======== DATA TO USE ========
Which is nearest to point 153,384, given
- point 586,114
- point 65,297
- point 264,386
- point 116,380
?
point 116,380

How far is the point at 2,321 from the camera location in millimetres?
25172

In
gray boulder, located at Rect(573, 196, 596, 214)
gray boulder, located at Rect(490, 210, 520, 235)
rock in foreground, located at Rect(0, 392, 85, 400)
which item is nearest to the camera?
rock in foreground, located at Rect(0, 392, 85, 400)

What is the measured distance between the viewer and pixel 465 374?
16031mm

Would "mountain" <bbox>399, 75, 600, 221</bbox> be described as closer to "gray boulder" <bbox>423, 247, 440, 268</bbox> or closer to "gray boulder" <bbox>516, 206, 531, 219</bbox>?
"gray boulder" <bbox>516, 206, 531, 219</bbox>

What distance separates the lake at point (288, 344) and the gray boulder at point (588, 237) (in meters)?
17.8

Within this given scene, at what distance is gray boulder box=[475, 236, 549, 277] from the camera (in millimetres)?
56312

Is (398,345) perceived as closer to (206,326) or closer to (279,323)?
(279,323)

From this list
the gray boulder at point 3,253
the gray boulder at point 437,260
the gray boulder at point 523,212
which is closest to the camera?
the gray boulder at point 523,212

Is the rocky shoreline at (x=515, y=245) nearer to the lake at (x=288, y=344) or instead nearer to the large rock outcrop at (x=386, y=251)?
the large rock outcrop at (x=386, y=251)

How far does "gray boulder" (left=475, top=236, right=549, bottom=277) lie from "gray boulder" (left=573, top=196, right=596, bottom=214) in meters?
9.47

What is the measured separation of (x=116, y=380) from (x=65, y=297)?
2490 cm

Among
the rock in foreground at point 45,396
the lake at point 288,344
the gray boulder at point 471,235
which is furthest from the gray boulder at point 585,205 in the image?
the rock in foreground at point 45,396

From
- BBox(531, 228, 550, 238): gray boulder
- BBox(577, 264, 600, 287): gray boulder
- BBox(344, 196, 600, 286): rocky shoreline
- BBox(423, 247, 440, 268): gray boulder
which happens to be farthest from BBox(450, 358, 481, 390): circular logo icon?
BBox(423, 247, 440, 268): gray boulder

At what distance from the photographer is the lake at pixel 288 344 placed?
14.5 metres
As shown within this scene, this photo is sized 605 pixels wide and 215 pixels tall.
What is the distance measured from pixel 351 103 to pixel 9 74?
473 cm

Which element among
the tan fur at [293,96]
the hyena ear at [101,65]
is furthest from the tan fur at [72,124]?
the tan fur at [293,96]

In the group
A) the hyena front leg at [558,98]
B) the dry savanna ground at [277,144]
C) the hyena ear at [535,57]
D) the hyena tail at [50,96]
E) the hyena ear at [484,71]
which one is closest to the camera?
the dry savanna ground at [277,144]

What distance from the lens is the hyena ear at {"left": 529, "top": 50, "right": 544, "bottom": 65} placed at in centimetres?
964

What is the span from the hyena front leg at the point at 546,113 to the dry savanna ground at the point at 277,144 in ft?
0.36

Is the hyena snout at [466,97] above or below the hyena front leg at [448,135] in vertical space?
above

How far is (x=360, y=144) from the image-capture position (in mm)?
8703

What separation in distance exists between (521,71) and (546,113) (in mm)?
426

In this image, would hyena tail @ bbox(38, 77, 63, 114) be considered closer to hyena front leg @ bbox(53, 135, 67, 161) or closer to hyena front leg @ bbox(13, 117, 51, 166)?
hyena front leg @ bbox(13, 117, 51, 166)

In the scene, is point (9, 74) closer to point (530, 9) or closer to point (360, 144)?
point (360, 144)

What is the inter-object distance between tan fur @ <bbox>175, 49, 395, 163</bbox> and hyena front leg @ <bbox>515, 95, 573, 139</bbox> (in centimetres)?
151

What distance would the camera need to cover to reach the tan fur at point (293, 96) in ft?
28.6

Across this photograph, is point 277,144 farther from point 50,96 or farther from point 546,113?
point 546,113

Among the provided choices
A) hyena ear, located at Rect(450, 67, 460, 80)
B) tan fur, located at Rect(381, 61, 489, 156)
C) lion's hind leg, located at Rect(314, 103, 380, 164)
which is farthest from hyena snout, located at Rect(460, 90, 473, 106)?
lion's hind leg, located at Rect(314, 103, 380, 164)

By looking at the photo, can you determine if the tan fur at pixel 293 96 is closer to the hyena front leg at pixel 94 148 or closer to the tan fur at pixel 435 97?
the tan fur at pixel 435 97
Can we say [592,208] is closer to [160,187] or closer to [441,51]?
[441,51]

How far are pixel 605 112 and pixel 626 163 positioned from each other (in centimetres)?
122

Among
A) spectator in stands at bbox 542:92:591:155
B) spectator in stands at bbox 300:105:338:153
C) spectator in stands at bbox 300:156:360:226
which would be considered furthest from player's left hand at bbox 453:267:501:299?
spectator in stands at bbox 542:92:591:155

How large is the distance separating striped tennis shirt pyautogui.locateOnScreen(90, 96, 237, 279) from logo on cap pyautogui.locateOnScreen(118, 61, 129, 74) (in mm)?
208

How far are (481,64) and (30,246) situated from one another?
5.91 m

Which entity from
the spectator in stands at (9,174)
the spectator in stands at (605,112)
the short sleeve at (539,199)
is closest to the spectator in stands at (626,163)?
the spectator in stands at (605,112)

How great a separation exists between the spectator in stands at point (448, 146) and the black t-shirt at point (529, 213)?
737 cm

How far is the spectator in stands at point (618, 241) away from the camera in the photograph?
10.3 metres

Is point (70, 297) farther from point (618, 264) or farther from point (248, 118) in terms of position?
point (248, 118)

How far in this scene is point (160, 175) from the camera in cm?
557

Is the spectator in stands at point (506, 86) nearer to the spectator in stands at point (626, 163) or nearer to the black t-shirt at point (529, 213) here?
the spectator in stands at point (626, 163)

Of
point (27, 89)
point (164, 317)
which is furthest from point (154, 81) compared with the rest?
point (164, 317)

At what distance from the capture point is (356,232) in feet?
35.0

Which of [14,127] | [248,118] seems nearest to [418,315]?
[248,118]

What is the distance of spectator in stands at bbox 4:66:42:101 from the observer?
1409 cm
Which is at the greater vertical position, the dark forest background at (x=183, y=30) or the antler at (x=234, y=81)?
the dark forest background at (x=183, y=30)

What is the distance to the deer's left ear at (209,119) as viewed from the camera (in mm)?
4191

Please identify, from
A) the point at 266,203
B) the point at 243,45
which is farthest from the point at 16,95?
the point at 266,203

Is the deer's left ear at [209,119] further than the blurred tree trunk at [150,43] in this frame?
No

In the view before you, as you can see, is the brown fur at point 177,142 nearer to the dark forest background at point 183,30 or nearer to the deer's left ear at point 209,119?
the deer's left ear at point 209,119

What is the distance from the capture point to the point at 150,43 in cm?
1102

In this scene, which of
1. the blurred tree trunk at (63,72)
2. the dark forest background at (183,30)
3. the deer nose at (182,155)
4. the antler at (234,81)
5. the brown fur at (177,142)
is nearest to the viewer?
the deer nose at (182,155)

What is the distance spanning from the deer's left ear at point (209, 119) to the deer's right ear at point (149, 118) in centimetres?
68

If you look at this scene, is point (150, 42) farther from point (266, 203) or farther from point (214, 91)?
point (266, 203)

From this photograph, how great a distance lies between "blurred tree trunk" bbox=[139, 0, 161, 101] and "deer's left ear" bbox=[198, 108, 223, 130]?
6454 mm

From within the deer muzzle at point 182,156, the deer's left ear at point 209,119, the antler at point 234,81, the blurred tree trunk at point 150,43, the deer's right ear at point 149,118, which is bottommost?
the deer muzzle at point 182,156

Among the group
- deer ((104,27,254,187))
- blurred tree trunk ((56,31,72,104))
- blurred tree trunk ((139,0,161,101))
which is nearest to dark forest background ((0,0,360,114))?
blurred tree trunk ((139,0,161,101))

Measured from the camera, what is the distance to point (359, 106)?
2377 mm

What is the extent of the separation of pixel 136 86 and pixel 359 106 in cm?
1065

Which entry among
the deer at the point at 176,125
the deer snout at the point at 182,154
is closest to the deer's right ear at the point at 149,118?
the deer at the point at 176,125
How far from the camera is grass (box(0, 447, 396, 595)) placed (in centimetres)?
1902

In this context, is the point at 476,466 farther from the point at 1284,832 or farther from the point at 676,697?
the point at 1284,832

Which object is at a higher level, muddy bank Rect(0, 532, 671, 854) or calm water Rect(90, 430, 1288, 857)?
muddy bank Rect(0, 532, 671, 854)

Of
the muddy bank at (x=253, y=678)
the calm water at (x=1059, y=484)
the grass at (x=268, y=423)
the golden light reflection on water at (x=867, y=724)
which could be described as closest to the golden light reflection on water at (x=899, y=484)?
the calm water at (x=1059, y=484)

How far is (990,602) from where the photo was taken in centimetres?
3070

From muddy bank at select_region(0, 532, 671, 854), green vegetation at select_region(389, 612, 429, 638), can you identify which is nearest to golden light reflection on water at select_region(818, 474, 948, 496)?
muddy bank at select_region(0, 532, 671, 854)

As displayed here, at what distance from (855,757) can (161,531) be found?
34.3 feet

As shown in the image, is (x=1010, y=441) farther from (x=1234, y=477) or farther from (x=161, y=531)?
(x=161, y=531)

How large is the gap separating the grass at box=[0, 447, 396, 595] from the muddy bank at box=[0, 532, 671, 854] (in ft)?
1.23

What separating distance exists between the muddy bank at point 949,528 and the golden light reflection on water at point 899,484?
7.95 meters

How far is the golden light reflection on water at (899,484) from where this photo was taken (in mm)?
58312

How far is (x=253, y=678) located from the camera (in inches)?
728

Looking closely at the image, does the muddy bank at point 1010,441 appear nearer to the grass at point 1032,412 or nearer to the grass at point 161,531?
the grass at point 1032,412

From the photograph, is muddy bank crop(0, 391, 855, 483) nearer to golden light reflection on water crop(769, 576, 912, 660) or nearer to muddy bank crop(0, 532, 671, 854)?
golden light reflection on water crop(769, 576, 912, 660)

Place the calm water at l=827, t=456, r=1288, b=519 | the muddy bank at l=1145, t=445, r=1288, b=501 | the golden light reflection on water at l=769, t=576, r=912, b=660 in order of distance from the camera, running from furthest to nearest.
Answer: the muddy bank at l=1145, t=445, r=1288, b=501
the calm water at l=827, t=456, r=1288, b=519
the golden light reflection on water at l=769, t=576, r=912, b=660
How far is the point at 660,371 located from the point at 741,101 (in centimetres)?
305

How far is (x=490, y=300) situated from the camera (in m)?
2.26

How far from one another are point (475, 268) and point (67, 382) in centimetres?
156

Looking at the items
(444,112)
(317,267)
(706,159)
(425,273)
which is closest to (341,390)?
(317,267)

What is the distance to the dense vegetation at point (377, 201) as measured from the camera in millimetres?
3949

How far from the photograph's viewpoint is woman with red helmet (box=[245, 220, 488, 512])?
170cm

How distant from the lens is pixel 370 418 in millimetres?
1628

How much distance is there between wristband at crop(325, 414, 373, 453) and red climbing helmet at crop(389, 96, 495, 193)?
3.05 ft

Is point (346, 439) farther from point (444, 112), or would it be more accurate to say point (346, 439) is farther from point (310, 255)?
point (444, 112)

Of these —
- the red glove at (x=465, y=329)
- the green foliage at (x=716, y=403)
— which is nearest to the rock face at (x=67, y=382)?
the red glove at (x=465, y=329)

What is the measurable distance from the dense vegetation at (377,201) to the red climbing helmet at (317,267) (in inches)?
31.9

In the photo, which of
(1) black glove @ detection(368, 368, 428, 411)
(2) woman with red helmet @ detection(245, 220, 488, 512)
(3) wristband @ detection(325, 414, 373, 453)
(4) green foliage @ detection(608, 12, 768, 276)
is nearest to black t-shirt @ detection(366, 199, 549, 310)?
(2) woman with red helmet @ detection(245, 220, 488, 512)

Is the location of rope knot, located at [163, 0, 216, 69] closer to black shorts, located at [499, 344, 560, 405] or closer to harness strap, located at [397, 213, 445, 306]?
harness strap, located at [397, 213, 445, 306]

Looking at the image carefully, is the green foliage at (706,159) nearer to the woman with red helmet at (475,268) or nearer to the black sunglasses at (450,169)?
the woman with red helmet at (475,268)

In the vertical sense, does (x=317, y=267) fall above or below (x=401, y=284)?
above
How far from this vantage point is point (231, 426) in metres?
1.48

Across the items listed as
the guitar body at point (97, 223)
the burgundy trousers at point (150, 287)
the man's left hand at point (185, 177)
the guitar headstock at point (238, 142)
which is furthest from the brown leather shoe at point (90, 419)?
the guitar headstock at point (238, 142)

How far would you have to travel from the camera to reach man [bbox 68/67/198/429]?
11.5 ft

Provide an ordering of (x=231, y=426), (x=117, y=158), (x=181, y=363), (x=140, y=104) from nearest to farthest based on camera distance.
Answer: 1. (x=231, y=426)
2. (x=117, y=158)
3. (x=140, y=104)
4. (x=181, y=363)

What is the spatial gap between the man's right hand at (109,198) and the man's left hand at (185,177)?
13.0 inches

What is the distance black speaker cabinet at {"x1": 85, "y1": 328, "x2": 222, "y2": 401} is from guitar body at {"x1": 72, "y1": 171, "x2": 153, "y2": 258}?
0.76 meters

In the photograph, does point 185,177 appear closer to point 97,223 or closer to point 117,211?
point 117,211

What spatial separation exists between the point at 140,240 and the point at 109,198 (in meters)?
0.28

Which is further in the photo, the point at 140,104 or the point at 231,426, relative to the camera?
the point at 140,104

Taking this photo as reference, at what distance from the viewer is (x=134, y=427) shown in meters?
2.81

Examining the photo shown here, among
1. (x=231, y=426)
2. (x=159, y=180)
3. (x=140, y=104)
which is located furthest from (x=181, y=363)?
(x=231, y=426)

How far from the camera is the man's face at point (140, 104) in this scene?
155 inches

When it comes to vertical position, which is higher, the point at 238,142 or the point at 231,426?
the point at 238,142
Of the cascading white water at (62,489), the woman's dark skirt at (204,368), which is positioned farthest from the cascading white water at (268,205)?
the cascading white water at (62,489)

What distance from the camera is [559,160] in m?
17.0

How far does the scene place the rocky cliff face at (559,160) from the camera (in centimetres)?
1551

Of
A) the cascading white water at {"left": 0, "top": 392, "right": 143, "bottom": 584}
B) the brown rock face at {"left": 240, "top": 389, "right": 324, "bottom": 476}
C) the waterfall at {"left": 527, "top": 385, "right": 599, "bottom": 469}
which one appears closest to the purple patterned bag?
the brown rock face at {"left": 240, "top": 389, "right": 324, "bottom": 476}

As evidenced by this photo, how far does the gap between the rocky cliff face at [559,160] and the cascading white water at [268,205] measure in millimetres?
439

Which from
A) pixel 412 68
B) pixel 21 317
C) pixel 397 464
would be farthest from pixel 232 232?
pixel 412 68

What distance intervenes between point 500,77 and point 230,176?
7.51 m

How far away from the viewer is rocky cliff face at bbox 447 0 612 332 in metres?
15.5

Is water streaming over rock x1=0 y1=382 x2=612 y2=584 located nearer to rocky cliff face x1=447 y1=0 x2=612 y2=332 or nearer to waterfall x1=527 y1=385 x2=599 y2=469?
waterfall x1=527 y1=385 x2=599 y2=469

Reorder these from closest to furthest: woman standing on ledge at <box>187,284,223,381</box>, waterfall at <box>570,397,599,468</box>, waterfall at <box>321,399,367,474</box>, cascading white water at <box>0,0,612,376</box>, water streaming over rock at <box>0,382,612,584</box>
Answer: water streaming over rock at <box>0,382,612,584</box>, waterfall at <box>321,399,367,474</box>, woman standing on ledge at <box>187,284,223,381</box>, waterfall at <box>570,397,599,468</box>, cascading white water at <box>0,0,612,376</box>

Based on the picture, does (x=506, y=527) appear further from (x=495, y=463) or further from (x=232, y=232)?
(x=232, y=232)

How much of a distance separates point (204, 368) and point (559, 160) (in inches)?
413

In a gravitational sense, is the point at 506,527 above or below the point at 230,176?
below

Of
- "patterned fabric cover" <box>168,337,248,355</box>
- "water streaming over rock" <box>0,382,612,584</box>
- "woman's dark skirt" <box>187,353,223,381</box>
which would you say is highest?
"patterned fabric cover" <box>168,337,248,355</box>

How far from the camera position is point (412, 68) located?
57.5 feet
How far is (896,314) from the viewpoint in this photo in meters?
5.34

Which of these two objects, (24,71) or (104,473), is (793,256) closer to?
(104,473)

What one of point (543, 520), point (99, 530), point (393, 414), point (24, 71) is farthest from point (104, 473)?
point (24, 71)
========
## THE TASK
Begin at the line containing "Based on the" and reproduce each line through the end of the records above.

## SOLVED EXERCISE
Based on the picture, does (x=506, y=527) appear further from (x=495, y=463) or further from (x=232, y=232)?
(x=232, y=232)

How much of a distance separates point (204, 368) and point (559, 160) (in inches)?
413

In a gravitational sense, is the point at 506,527 above or below the point at 230,176?
below

Of
- "patterned fabric cover" <box>168,337,248,355</box>
- "water streaming over rock" <box>0,382,612,584</box>
- "woman's dark skirt" <box>187,353,223,381</box>
which would you say is highest?
"patterned fabric cover" <box>168,337,248,355</box>

How far from the camera position is point (412, 68) located?
57.5 feet
How far is (896,314) from the viewpoint in this photo in meters?
5.34

Which of these two objects, (24,71) or (104,473), is (793,256) closer to?
(104,473)

What one of point (543, 520), point (99, 530), point (393, 414), point (24, 71) is farthest from point (104, 473)?
point (24, 71)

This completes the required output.